If a basketball game is a microcosm, Wednesday night’s was foreboding. From a business perspective, the Sixers did what needed to be done. They consulted the experts, the politicians, the higher powers within the league. They looked at the relevant curves, and weighed the reward and the risk, and they arrived at the decision that made the most fiscal sense. They justified it the way all the business people do, in trickle-down terms that emphasize the well-being of their payroll dependents. A lost game means a lost game check in a world where most live week-to-week.

“Consistent with the recommendation of the NBA,” the team said in a statement, “tonight’s game vs. the Detroit Pistons will proceed as scheduled.”

It may have been a difficult decision. But, by the end of the night, it was abundantly clear that the Sixers had arrived at the incorrect one. Before the game had even begun, the NBA had apparently arrived at the conclusion, that it could not ignore the warnings of those who know better and ask that tens of thousands of people gather together within the same building. Before the game had even begun, municipalities across the country were enacting bans on events a fraction of that size. Before the game had even begun, another NBA team had decided to close its gates.
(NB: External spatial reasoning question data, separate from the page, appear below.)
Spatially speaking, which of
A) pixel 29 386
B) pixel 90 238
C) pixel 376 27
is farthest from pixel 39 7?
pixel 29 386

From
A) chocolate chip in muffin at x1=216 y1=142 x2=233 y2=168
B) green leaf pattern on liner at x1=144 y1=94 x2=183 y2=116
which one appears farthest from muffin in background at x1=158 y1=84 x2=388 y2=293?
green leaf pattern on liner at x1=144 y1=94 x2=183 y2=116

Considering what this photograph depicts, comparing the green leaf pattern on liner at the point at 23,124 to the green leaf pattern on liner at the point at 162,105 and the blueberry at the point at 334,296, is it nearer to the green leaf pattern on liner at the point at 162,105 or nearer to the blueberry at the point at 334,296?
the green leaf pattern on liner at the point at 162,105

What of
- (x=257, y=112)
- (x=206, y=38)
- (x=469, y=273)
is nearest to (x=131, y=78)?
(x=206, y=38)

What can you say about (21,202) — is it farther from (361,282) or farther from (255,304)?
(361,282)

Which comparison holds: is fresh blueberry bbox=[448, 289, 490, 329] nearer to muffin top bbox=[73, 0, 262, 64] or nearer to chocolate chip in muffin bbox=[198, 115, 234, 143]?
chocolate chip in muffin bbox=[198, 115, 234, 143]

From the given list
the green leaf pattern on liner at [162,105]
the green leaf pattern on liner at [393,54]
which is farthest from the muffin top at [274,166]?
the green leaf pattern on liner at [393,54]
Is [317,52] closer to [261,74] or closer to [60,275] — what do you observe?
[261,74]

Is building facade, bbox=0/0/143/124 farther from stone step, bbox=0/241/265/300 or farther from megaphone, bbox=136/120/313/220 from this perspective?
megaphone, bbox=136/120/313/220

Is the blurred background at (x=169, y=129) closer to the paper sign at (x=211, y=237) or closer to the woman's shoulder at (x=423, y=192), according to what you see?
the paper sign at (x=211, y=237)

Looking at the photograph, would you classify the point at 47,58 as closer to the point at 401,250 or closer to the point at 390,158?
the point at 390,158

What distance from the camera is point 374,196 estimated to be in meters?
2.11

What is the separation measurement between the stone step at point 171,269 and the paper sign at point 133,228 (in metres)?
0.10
Yet, the game went on as scheduled. While the Sixers’ micro-economy is a couple of million more liquid, it’s a laughably small amount compared to what lies ahead, and an insult to the uncertain fiscal futures facing the wage-earners that serve as their foundation. It’s easy to blame the billionaires in moments like this, but maybe that is because the billionaires make it so easy for them to blame. See, there’s nothing in the state of nature that says that contract is king, that a societal-wide burden should be a game of musical chairs.

Josh Harris’ billions came from somewhere, and it wasn’t from the labor of his own two hands. That doesn’t mean he shouldn’t be entitled to his fair share of profits. But isn’t it fair to think that some of those profits could be siphoned off when his tap momentarily runs dry? That paying out a couple of million in unearned wages might serve a greater societal good than insisting his workers report for their final day in the Coliseum?

With any luck, this will all prove to be much ado about nothing. There will have been no patient-zero at the Wells Fargo Center. All the precautions will have worked: the warnings and the rubber gloves and the preprepared salads. We will all go about our business and await what comes next. Nobody who watched the Sixers win will watch their grandmother die.

But as you sat behind the basket and watched the evening unfold, it was impossible not to feel like you were trapped in an alien civilization. You watched the haves cheer, and the have-nots serve, and you thought about how those terms mean something different when there are nasal swabs involved. Mostly, though, you looked at the scoreboard, then at the clock winding down, and then you shifted your gaze to those two empty seats.